BRIEF
With the pictures left out, retype exactly the lines below starting at the line that contains "Tryfan Surnise by Ian Mitchell" and ending at the line that contains "德系也难免飞炮塔 土耳其豹2A4坦克被击中惨状曝光".

DATA EXTRACTS
+===+

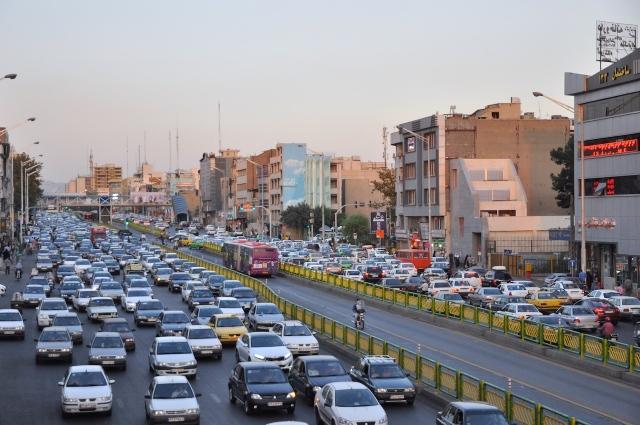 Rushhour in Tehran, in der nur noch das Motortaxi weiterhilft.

+===+

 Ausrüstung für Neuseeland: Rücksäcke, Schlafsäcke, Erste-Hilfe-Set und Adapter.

+===+

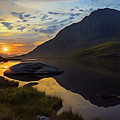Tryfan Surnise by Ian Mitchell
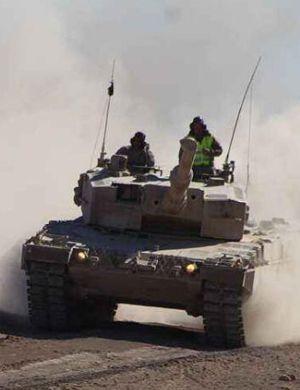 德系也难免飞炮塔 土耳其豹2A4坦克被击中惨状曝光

+===+

ANSWER SECTION
Tryfan Surnise by Ian Mitchell
 德系也难免飞炮塔 土耳其豹2A4坦克被击中惨状曝光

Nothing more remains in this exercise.